WRITTEN EXERCISE.
Rewrite the records below with "white passenger ferry" in place of every "white tour boat", changing nothing else, and leave the pictures out of your answer.

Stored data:
BEGIN
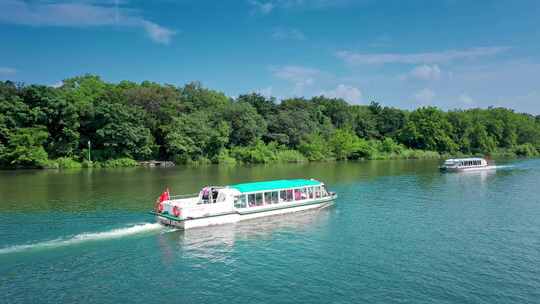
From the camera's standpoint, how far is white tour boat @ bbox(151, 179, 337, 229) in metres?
31.7

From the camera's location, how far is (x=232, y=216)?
34.1m

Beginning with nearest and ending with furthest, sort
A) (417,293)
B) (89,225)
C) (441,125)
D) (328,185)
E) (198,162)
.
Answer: (417,293), (89,225), (328,185), (198,162), (441,125)

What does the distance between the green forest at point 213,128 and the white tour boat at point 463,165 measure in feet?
136

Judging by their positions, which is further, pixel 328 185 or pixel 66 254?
pixel 328 185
END
ANSWER TO THIS EXERCISE.
From the camera's standpoint, how far is white passenger ferry @ bbox(151, 179, 337, 229) in metres?
31.7

From the camera's location, how far is (x=232, y=216)?
34.1m

Beginning with nearest and ending with furthest, sort
A) (417,293)
B) (89,225)
C) (441,125)
D) (328,185)
E) (198,162)
.
Answer: (417,293), (89,225), (328,185), (198,162), (441,125)

What does the distance between the green forest at point 213,128 and the white passenger ferry at point 463,165 measure in feet?
136

Judging by their positions, which is further, pixel 328 185 or pixel 66 254?
pixel 328 185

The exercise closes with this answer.